■ RECORD LIST

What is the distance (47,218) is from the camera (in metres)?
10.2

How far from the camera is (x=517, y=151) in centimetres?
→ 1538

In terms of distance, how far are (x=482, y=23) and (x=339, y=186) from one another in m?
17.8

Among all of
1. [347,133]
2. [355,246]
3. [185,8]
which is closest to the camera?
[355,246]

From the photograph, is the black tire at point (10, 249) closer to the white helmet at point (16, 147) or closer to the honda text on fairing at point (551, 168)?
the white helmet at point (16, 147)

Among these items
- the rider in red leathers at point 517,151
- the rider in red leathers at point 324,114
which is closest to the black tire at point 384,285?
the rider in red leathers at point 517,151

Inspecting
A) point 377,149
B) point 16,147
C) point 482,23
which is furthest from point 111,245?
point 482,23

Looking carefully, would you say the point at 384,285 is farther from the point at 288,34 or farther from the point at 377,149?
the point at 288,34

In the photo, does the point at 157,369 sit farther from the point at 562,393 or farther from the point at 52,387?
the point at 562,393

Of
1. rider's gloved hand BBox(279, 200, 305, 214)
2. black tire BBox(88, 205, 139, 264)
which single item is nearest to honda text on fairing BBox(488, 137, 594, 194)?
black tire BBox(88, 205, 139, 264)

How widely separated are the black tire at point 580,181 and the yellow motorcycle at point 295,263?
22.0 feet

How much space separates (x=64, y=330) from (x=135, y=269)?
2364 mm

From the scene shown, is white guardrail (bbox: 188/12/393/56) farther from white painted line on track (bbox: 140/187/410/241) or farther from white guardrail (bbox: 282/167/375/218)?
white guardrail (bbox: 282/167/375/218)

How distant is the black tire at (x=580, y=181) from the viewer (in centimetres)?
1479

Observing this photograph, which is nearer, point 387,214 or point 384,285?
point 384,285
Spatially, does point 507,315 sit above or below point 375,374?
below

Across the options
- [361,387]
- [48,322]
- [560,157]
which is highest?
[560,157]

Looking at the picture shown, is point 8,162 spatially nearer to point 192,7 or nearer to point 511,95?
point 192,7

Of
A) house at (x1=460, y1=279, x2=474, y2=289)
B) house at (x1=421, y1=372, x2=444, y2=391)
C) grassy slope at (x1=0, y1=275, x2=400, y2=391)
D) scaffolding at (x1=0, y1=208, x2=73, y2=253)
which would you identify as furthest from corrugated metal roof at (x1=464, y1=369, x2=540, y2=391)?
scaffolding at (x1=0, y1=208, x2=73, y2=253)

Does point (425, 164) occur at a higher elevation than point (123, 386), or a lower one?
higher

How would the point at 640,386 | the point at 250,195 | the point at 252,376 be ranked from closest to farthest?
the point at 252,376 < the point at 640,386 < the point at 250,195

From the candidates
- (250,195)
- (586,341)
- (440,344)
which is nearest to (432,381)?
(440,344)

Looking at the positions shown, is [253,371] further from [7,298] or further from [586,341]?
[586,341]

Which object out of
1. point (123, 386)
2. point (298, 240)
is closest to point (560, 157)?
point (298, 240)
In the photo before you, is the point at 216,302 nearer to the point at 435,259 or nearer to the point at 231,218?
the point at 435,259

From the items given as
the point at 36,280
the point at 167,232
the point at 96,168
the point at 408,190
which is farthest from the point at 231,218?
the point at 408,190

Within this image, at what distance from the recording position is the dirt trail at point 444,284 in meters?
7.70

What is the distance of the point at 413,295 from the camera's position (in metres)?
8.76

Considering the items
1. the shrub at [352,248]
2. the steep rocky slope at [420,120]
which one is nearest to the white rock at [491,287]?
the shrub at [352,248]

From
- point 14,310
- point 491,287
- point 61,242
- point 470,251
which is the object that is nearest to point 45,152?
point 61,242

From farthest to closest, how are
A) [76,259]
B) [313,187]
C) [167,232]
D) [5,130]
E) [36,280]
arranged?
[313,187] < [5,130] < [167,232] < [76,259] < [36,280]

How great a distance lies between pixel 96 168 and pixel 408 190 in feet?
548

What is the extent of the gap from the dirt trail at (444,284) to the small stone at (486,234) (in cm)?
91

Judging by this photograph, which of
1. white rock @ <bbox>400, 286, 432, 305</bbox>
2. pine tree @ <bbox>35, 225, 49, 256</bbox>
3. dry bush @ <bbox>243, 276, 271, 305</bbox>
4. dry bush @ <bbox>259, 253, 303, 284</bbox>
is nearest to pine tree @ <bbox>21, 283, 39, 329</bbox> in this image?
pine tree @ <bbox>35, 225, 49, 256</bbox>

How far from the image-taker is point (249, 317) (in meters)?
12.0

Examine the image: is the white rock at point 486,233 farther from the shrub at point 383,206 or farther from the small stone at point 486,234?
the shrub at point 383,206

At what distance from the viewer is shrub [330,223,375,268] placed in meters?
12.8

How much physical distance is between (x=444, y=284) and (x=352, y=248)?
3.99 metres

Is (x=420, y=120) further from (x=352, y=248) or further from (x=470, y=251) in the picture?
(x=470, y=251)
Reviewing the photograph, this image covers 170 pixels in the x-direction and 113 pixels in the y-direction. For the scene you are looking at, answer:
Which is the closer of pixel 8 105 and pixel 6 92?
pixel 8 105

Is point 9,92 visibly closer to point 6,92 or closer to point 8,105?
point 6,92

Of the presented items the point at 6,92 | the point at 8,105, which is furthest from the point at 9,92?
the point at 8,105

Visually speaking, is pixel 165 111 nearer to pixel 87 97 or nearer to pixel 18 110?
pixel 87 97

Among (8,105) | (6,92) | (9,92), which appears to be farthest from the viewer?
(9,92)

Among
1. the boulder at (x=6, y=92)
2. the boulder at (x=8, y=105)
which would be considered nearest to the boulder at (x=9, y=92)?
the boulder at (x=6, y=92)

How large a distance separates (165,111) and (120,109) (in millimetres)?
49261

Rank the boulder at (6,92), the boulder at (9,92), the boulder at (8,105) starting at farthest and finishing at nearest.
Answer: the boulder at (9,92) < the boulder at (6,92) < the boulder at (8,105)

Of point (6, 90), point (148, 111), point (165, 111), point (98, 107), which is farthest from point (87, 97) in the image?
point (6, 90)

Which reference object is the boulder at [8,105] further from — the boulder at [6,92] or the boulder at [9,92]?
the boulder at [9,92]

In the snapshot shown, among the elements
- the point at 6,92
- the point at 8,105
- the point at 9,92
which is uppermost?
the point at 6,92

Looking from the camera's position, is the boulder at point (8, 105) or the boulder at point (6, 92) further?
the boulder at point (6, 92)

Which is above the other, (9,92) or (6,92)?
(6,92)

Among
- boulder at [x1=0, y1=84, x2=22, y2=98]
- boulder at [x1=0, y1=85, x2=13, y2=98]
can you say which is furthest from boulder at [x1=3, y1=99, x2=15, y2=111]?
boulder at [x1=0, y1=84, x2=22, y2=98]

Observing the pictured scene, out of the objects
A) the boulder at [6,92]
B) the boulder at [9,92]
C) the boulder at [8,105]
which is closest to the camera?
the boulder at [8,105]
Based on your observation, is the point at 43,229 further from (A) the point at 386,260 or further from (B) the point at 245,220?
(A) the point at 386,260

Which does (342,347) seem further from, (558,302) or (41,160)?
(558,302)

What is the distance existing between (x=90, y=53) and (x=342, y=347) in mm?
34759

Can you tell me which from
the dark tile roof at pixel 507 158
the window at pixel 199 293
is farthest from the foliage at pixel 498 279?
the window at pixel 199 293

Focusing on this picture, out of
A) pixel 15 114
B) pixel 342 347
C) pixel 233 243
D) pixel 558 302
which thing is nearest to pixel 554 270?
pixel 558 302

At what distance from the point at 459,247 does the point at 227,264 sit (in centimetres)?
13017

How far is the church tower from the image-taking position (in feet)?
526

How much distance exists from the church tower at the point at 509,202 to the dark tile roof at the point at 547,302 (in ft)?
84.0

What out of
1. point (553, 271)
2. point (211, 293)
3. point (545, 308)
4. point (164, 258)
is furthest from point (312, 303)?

■ TASK INSTRUCTIONS
Recopy the entries above exactly, with every line included.

■ EXERCISE OUTPUT
What is the distance (47,218) is from the camera (in metres)?
10.2

How far from the camera is (x=517, y=151) in centimetres?
→ 1538

In terms of distance, how far are (x=482, y=23) and (x=339, y=186) from one another in m?
17.8

Among all of
1. [347,133]
2. [355,246]
3. [185,8]
which is closest to the camera?
[355,246]

From the photograph, is the black tire at point (10, 249) closer to the white helmet at point (16, 147) or closer to the honda text on fairing at point (551, 168)?
the white helmet at point (16, 147)

Among these items
- the rider in red leathers at point 517,151
- the rider in red leathers at point 324,114
which is closest to the black tire at point 384,285?
the rider in red leathers at point 517,151

Inspecting
A) point 377,149
B) point 16,147
C) point 482,23
which is furthest from point 111,245?
point 482,23

Looking carefully, would you say the point at 384,285 is farther from the point at 288,34 or farther from the point at 377,149?
the point at 288,34

In the photo, does the point at 157,369 sit farther from the point at 562,393 or farther from the point at 52,387?
the point at 562,393

Of
1. rider's gloved hand BBox(279, 200, 305, 214)
2. black tire BBox(88, 205, 139, 264)
which single item is nearest to honda text on fairing BBox(488, 137, 594, 194)?
black tire BBox(88, 205, 139, 264)

How widely separated are the black tire at point 580,181 and the yellow motorcycle at point 295,263?
22.0 feet

How much space separates (x=64, y=330) from (x=135, y=269)?
2364 mm

From the scene shown, is white guardrail (bbox: 188/12/393/56) farther from white painted line on track (bbox: 140/187/410/241) or farther from white guardrail (bbox: 282/167/375/218)?
white guardrail (bbox: 282/167/375/218)

How distant is the black tire at (x=580, y=181) from the viewer (in centimetres)?
1479

Observing this photograph, which is nearer, point 387,214 or point 384,285?
point 384,285
Spatially, does point 507,315 sit above or below point 375,374?
below

Across the options
- [361,387]
- [48,322]
- [560,157]
which is highest?
[560,157]

Looking at the picture shown, is point 8,162 spatially nearer to point 192,7 or nearer to point 511,95?
point 192,7

Of
A) house at (x1=460, y1=279, x2=474, y2=289)
B) house at (x1=421, y1=372, x2=444, y2=391)
C) grassy slope at (x1=0, y1=275, x2=400, y2=391)
D) scaffolding at (x1=0, y1=208, x2=73, y2=253)
which would you identify as furthest from corrugated metal roof at (x1=464, y1=369, x2=540, y2=391)?
scaffolding at (x1=0, y1=208, x2=73, y2=253)

Does point (425, 164) occur at a higher elevation than point (123, 386), or a lower one?
higher

How would the point at 640,386 | the point at 250,195 | the point at 252,376 be ranked from closest to farthest?
the point at 252,376 < the point at 640,386 < the point at 250,195

From the candidates
- (250,195)
- (586,341)
- (440,344)
which is nearest to (432,381)?
(440,344)

Looking at the positions shown, is [253,371] further from [7,298] or further from [586,341]?
[586,341]

Which object out of
1. point (123, 386)
2. point (298, 240)
is closest to point (560, 157)?
point (298, 240)
In the photo before you, is the point at 216,302 nearer to the point at 435,259 or nearer to the point at 231,218?
the point at 435,259

From the items given as
the point at 36,280
the point at 167,232
the point at 96,168
the point at 408,190
which is farthest from the point at 231,218?
the point at 408,190

Within this image, at what distance from the recording position is the dirt trail at point 444,284 in meters?
7.70

What is the distance of the point at 413,295 from the camera's position (in metres)?
8.76

Considering the items
1. the shrub at [352,248]
2. the steep rocky slope at [420,120]
which one is nearest to the white rock at [491,287]?
the shrub at [352,248]

From
- point 14,310
- point 491,287
- point 61,242
- point 470,251
which is the object that is nearest to point 45,152?
point 61,242

From farthest to closest, how are
A) [76,259]
B) [313,187]
C) [167,232]
D) [5,130]
E) [36,280]
arranged?
[313,187] < [5,130] < [167,232] < [76,259] < [36,280]

How great a distance lies between pixel 96 168 and pixel 408 190 in feet?
548

What is the extent of the gap from the dirt trail at (444,284) to the small stone at (486,234) (in cm)?
91

Judging by this photograph, which of
1. white rock @ <bbox>400, 286, 432, 305</bbox>
2. pine tree @ <bbox>35, 225, 49, 256</bbox>
3. dry bush @ <bbox>243, 276, 271, 305</bbox>
4. dry bush @ <bbox>259, 253, 303, 284</bbox>
is nearest to pine tree @ <bbox>21, 283, 39, 329</bbox> in this image?
pine tree @ <bbox>35, 225, 49, 256</bbox>

How far from the image-taker is point (249, 317) (in meters)?
12.0

Examine the image: is the white rock at point 486,233 farther from the shrub at point 383,206 or farther from the small stone at point 486,234?
the shrub at point 383,206

At what distance from the viewer is shrub [330,223,375,268] placed in meters?
12.8

How much physical distance is between (x=444, y=284) and (x=352, y=248)?
3.99 metres

Is (x=420, y=120) further from (x=352, y=248) or further from (x=470, y=251) in the picture?
(x=470, y=251)
Reviewing the photograph, this image covers 170 pixels in the x-direction and 113 pixels in the y-direction. For the scene you are looking at, answer:
Which is the closer of pixel 8 105 and pixel 6 92?
pixel 8 105

Is point 9,92 visibly closer to point 6,92 or closer to point 8,105?
point 6,92

Of the presented items the point at 6,92 | the point at 8,105, which is furthest from the point at 9,92?
the point at 8,105

Visually speaking, is pixel 165 111 nearer to pixel 87 97 or nearer to pixel 18 110?
pixel 87 97

Among (8,105) | (6,92) | (9,92), which appears to be farthest from the viewer?
(9,92)

Among
1. the boulder at (x=6, y=92)
2. the boulder at (x=8, y=105)
which would be considered nearest to the boulder at (x=9, y=92)?
the boulder at (x=6, y=92)

How large a distance separates (165,111) and (120,109) (in millimetres)?
49261

Rank the boulder at (6,92), the boulder at (9,92), the boulder at (8,105) starting at farthest and finishing at nearest.
Answer: the boulder at (9,92) < the boulder at (6,92) < the boulder at (8,105)

Of point (6, 90), point (148, 111), point (165, 111), point (98, 107), which is farthest from point (87, 97) in the image?
point (6, 90)

Which reference object is the boulder at [8,105] further from — the boulder at [6,92] or the boulder at [9,92]?
the boulder at [9,92]

In the snapshot shown, among the elements
- the point at 6,92
- the point at 8,105
- the point at 9,92
which is uppermost?
the point at 6,92

Looking from the camera's position, is the boulder at point (8, 105) or the boulder at point (6, 92) further?
the boulder at point (6, 92)

Which is above the other, (9,92) or (6,92)?
(6,92)

Among
- boulder at [x1=0, y1=84, x2=22, y2=98]
- boulder at [x1=0, y1=85, x2=13, y2=98]
can you say which is furthest from boulder at [x1=3, y1=99, x2=15, y2=111]?
boulder at [x1=0, y1=84, x2=22, y2=98]

Observing the pictured scene, out of the objects
A) the boulder at [6,92]
B) the boulder at [9,92]
C) the boulder at [8,105]
which is closest to the camera?
the boulder at [8,105]
Based on your observation, is the point at 43,229 further from (A) the point at 386,260 or further from (B) the point at 245,220?
(A) the point at 386,260

Which does (342,347) seem further from, (558,302) or (41,160)?
(558,302)

What is the distance existing between (x=90, y=53) and (x=342, y=347) in mm?
34759

Can you tell me which from
the dark tile roof at pixel 507 158
the window at pixel 199 293
is farthest from the foliage at pixel 498 279?
the window at pixel 199 293

Focusing on this picture, out of
A) pixel 15 114
B) pixel 342 347
C) pixel 233 243
D) pixel 558 302
which thing is nearest to pixel 554 270?
pixel 558 302

At what distance from the point at 459,247 does the point at 227,264 sit (in centimetres)?
13017

How far is the church tower from the image-taking position (in feet)?
526

How much distance exists from the church tower at the point at 509,202 to the dark tile roof at the point at 547,302 (in ft)?
84.0

What out of
1. point (553, 271)
2. point (211, 293)
3. point (545, 308)
4. point (164, 258)
is furthest from point (312, 303)?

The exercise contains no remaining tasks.